Input data:
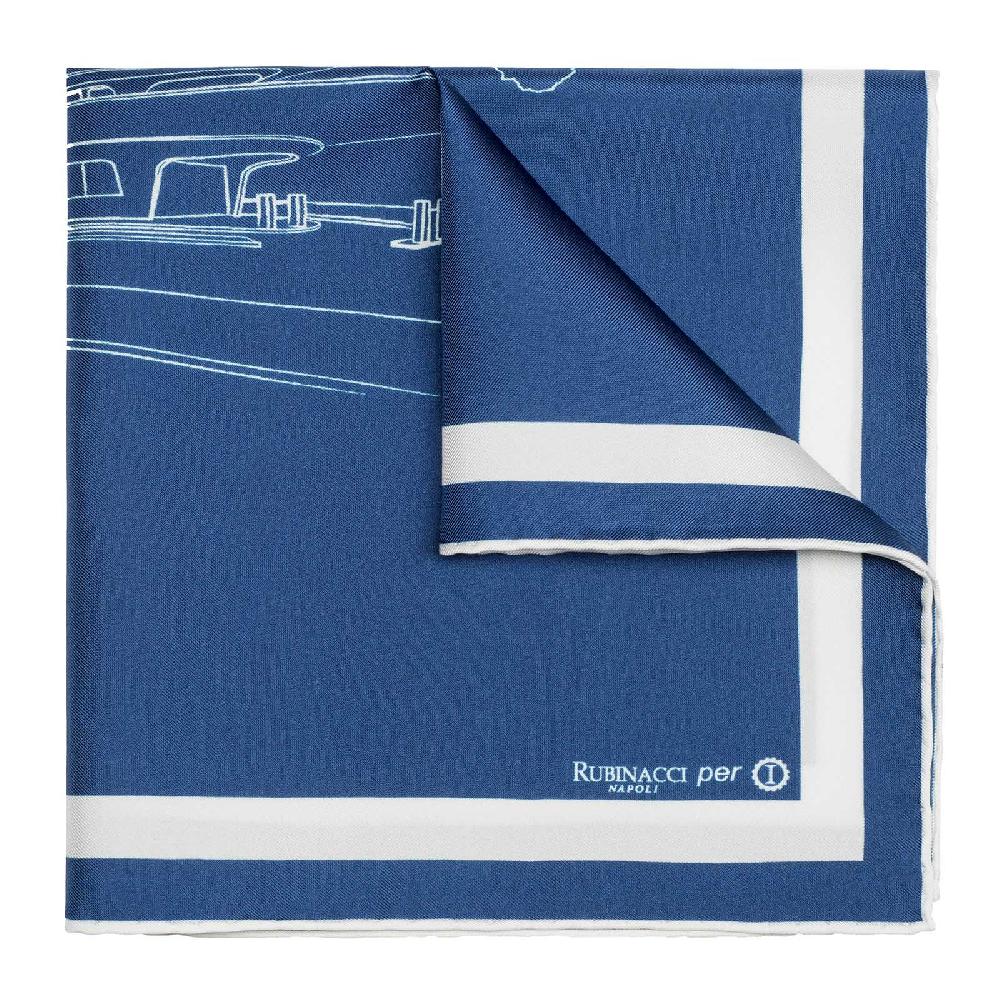 Rubinacci Pochette garage italia blu navy Pezzi Unici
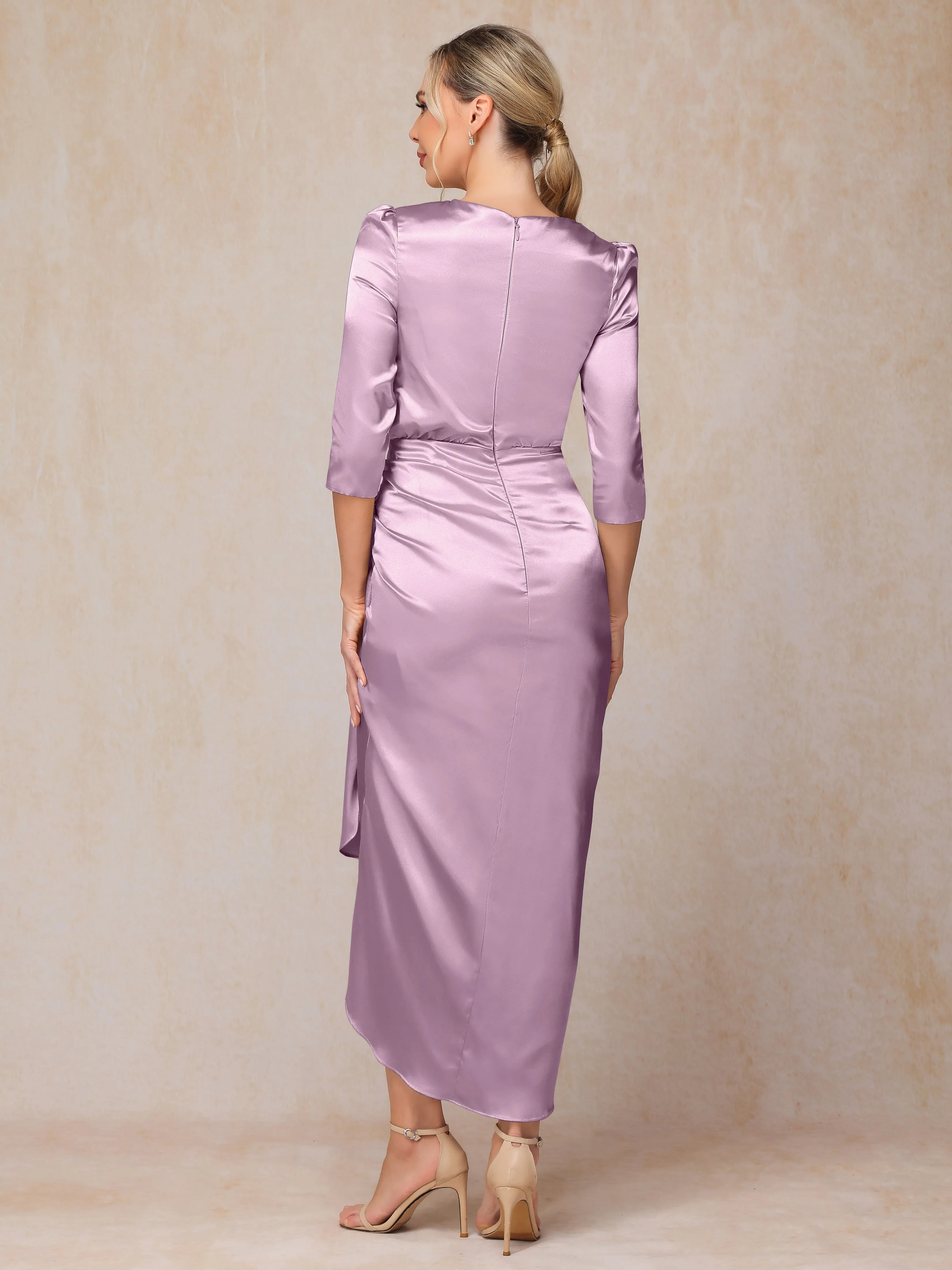 Asymmetrical Scoop 3/4 Length Sleeves Soft Satin Wedding Guest Dresses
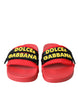 Dolce & Gabbana Red Black Logo Beachwear Flats Sandals Shoes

Work instructions:
Recreate the listing above word for word, dropping each picture it contains.

Expected answer:
 Rubinacci Pochette garage italia blu navy Pezzi Unici
 Asymmetrical Scoop 3/4 Length Sleeves Soft Satin Wedding Guest Dresses
 Dolce & Gabbana Red Black Logo Beachwear Flats Sandals Shoes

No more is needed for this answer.